Attention IoU: Examining Biases in CelebA using Attention Maps
Aaron Serianni, Tyler Zhu, Olga Russakovsky, Vikram V. Ramaswamy
TL;DR
The paper tackles bias in vision models by introducing Attention-IoU, a generalized IoU over $L_1$-normalized attention maps to quantify how much a model relies on non-causal features. It combines GradCAM-based attention with two bias scores, Heatmap and Mask, to reveal spurious correlations and potential confounders, validated on Waterbirds and CelebA. Results show Attention-IoU captures biases that persist beyond label correlations, highlights co-localization effects, and uncovers hidden confounders, guiding more effective debiasing and dataset design. This map-based, interpretable framework enables fine-grained analysis of internal representations, with practical implications for fairness in computer vision systems.
Abstract
Computer vision models have been shown to exhibit and amplify biases across a wide array of datasets and tasks.

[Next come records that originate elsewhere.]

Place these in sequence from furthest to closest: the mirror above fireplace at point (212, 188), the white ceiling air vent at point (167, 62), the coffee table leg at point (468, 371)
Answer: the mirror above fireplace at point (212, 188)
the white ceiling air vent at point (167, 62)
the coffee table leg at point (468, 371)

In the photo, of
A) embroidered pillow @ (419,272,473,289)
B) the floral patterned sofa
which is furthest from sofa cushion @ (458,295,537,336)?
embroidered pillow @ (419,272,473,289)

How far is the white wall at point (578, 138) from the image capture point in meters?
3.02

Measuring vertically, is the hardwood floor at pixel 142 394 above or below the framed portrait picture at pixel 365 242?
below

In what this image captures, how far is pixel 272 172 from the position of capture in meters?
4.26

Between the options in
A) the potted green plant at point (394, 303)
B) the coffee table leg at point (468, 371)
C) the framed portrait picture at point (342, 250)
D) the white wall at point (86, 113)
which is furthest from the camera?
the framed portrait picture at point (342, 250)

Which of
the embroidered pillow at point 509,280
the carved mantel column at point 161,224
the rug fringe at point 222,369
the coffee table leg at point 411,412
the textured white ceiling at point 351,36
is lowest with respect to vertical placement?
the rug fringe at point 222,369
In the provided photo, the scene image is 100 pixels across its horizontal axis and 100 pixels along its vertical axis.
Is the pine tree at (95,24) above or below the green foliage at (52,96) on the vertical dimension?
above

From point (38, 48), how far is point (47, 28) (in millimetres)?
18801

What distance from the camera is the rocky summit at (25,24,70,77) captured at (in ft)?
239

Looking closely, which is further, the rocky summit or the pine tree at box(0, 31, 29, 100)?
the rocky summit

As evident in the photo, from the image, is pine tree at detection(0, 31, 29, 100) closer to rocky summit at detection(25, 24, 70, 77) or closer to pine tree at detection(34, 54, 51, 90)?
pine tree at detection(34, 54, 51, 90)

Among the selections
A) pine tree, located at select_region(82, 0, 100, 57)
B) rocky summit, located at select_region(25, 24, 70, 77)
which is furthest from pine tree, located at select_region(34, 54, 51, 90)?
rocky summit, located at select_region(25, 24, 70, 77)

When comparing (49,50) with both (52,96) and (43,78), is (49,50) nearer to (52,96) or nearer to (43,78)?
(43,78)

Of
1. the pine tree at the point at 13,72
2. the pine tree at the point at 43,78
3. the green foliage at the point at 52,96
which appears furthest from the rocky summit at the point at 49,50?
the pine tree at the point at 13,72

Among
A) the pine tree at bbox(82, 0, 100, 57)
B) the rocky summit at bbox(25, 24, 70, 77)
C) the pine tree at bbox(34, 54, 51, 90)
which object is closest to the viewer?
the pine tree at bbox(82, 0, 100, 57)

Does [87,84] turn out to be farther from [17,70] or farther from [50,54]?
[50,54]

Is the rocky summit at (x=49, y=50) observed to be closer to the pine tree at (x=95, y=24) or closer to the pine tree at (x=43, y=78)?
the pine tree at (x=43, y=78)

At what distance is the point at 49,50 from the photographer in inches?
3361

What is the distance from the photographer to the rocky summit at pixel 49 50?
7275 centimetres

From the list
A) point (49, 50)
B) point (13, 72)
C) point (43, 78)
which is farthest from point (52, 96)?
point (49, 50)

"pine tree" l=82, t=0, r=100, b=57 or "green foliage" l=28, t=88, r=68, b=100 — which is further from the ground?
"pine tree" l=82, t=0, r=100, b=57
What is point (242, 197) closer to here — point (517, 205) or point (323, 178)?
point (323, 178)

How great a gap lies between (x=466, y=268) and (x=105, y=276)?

Existing methods for quantifying bias in classification models primarily focus on dataset distribution and model performance on subgroups, overlooking the internal workings of a model. We introduce the Attention-IoU (Attention Intersection over Union) metric and related scores, which use attention maps to reveal biases within a model's internal representations and identify image features potentially causing the biases. First, we validate Attention-IoU on the synthetic Waterbirds dataset, showing that the metric accurately measures model bias. We then analyze the CelebA dataset, finding that Attention-IoU uncovers correlations beyond accuracy disparities. Through an investigation of individual attributes through the protected attribute of Male, we examine the distinct ways biases are represented in CelebA. Lastly, by subsampling the training set to change attribute correlations, we demonstrate that Attention-IoU reveals potential confounding variables not present in dataset labels.